In his book White Flight: Atlanta and the Making of Modern Conservatism, Kevin M. Kruse studies white Atlantans’ movement away from the center of the city to the suburbs. In Kruse’s terminology, this movement began as white flight and morphed into “suburban secession.” Kruse's central argument is that African-American Atlantans, pressed by a shortage of housing in traditional black neighborhoods and encouraged by the rising tide of the civil rights movement, sought domicile in traditionally white city neighborhoods. White residents at first resisted these incursions and then retrenched in suburbs that made it easier to maintain the racial environment they sought.

Kruse draws a portrait of an Atlanta that, throughout the decades after the First World War, was very much a town run by an old-boy network.
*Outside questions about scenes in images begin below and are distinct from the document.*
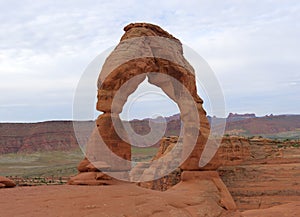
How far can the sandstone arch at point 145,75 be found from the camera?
42.6ft

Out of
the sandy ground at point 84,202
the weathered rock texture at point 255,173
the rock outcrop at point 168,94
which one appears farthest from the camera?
the weathered rock texture at point 255,173

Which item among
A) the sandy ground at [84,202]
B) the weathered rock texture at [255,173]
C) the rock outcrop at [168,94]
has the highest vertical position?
the rock outcrop at [168,94]

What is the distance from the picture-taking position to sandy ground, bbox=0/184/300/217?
26.6ft

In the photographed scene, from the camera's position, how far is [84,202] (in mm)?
8867

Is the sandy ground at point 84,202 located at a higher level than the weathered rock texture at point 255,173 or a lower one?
higher

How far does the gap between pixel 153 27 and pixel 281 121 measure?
125670 mm

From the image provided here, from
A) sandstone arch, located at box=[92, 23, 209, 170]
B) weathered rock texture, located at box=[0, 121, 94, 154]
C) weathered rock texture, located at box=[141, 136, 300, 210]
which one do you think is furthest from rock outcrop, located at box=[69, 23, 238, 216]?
weathered rock texture, located at box=[0, 121, 94, 154]

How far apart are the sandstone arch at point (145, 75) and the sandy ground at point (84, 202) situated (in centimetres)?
261

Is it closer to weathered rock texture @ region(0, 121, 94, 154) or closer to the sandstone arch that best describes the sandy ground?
the sandstone arch

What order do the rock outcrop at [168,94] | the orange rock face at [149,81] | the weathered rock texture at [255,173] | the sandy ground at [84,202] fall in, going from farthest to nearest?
the weathered rock texture at [255,173]
the orange rock face at [149,81]
the rock outcrop at [168,94]
the sandy ground at [84,202]

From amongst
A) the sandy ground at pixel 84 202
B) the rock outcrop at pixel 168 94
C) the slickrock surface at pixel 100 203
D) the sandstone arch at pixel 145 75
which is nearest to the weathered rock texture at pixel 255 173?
the rock outcrop at pixel 168 94

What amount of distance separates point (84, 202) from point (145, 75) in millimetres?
6287

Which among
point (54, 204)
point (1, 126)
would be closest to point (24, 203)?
point (54, 204)

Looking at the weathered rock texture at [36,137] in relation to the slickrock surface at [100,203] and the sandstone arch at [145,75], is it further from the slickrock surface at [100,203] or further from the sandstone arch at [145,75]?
the slickrock surface at [100,203]
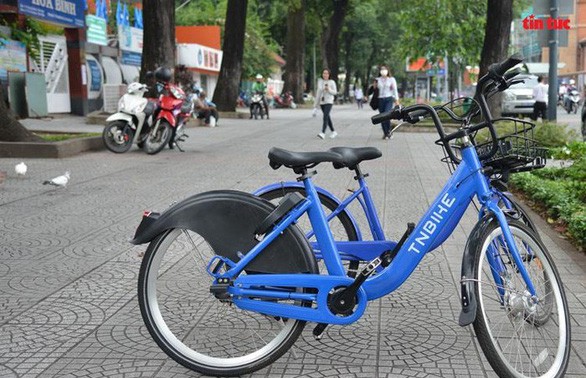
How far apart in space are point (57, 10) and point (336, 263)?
2062cm

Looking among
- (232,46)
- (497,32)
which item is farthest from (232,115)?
(497,32)

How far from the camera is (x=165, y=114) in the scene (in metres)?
13.2

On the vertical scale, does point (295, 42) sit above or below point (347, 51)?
below

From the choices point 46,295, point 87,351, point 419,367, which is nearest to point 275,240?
point 419,367

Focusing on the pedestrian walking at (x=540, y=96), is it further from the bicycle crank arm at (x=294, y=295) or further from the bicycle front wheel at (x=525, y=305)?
the bicycle crank arm at (x=294, y=295)

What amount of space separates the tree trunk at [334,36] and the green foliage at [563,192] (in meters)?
40.9

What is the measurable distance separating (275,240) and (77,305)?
1.79m

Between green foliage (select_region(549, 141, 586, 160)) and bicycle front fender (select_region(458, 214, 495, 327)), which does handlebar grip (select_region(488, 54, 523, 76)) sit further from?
green foliage (select_region(549, 141, 586, 160))

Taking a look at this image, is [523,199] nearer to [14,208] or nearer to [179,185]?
[179,185]

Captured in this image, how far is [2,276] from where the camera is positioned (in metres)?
5.12

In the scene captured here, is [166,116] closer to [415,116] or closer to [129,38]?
[415,116]

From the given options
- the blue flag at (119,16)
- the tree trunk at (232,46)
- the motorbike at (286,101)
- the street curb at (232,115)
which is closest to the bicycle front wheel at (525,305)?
the tree trunk at (232,46)

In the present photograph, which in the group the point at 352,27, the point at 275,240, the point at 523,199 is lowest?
the point at 523,199

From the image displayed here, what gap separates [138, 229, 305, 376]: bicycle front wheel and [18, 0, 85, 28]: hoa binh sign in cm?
1779
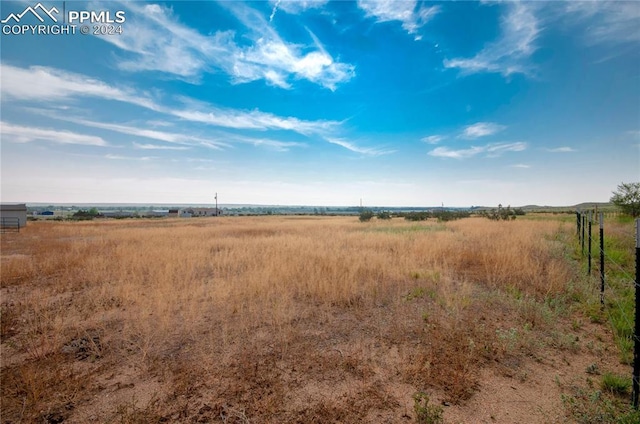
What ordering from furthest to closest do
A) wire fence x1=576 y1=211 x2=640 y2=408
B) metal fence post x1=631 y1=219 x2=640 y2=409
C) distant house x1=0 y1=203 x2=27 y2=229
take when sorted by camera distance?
1. distant house x1=0 y1=203 x2=27 y2=229
2. wire fence x1=576 y1=211 x2=640 y2=408
3. metal fence post x1=631 y1=219 x2=640 y2=409

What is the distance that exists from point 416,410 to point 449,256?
887cm

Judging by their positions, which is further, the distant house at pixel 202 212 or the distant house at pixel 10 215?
the distant house at pixel 202 212

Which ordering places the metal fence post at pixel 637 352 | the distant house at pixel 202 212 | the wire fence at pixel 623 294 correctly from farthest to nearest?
the distant house at pixel 202 212 < the wire fence at pixel 623 294 < the metal fence post at pixel 637 352

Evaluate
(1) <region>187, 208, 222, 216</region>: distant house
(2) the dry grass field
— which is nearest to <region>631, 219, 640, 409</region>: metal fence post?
(2) the dry grass field

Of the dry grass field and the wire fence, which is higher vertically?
the wire fence

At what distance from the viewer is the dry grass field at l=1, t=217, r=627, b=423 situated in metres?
3.28

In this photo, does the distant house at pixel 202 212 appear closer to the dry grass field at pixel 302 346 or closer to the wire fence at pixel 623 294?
the dry grass field at pixel 302 346

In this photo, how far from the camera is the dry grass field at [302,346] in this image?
3.28 meters

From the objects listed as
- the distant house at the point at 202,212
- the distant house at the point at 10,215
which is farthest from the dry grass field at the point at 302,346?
the distant house at the point at 202,212

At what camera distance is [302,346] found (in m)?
4.64

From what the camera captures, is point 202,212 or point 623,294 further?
point 202,212

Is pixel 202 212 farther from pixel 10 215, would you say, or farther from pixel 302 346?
pixel 302 346

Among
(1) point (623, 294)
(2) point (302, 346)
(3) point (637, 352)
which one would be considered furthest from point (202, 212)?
(3) point (637, 352)

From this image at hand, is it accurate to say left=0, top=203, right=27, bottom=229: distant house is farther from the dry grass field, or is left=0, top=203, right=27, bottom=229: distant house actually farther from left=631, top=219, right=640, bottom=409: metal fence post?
left=631, top=219, right=640, bottom=409: metal fence post
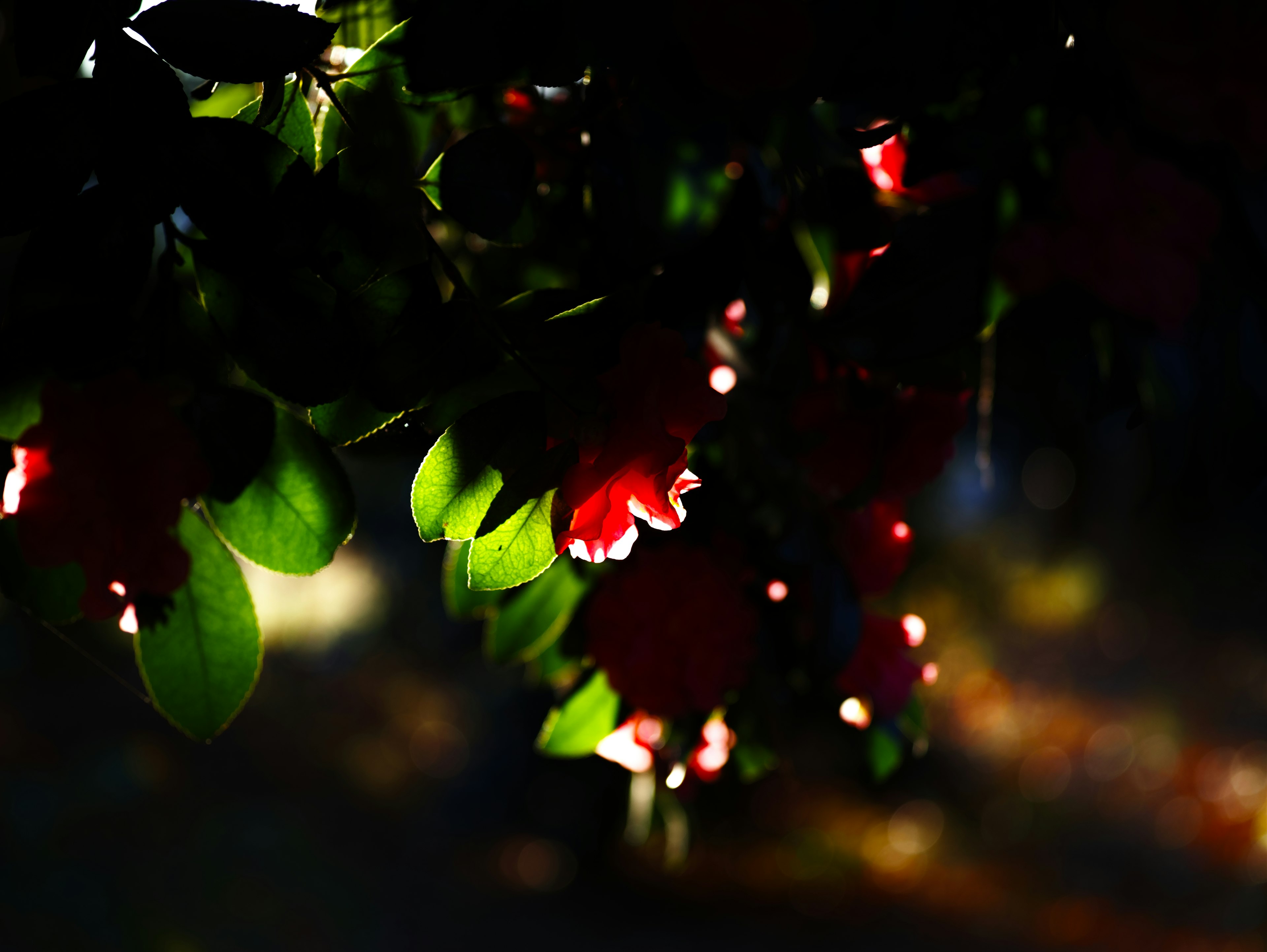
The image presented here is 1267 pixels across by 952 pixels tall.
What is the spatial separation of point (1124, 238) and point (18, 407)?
1.71ft

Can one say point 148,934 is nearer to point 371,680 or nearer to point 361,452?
point 371,680

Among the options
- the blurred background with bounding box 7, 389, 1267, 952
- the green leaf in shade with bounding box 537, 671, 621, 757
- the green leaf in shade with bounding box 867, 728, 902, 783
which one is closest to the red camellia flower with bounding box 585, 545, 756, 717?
the green leaf in shade with bounding box 537, 671, 621, 757

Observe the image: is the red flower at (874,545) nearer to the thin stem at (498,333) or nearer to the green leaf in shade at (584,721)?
the green leaf in shade at (584,721)

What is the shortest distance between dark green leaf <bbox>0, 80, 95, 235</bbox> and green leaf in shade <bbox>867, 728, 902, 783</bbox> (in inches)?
25.5

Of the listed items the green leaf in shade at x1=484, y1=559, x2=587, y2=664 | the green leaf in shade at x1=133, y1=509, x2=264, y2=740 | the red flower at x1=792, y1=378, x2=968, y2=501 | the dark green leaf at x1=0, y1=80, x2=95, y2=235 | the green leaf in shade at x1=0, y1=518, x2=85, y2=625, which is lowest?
the green leaf in shade at x1=484, y1=559, x2=587, y2=664

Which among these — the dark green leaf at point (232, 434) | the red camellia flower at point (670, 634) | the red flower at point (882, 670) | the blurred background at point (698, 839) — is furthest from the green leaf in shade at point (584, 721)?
the blurred background at point (698, 839)

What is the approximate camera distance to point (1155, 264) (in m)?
0.48

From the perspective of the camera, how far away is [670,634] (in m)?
0.63

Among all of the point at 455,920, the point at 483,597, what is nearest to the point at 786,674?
the point at 483,597

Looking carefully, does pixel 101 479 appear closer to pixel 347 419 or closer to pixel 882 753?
pixel 347 419

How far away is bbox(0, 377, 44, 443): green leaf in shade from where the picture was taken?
43 cm

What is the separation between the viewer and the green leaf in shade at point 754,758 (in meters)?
0.73

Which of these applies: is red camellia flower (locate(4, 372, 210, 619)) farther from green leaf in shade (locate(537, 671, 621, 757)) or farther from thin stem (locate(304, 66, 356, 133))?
green leaf in shade (locate(537, 671, 621, 757))

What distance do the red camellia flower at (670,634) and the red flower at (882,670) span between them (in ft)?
0.35
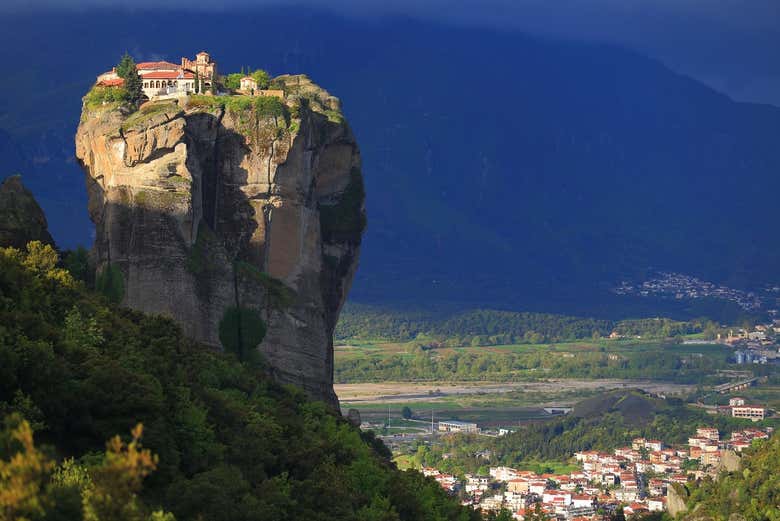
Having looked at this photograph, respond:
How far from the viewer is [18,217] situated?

Perennial mayor Hartsfield led a coalition that included affluent whites with ties to the Coca-Cola Corporation and every other major business and trade association in Atlanta. Nor did the connections stop there. Hartsfield's ties extended far into the established black community, where men with names like King, Herndon, and Perry presided over a black community that was rich in dollars and cultural expression. This network allowed for the quiet resolution of disputes--both racial and economic--to the benefit of all. The black community in Atlanta had a freer hand in economic discourse and greater social equality than black residents of most southern cities. All of this promoted economic growth and racial harmony.

But all was not well in Atlanta. Lower-middle-class and poor whites were not part of Hartsfield's coalition, and a post-WWII housing shortage had hit the black community hard. As black residents began moving out of traditional African-American neighborhoods and into lower-class white neighborhoods, tensions rose. To white residents of the neighborhoods into which blacks moved, resistance was rooted in two principles: Ideals about racial segregation, and real estate values.

The establishment of Jim Crowe segregation in the last decades of the 19th century meant white people lived in one locality and black people in another. Black movement across these lines challenged this white-instilled order and therefore challenged the idea of white preeminence in southern society. Conventional wisdom held that when a black population took root in a white area, the value of real estate within that locality would plummet. Thus, from a white perspective, having black neighbors was both a challenge and a threat.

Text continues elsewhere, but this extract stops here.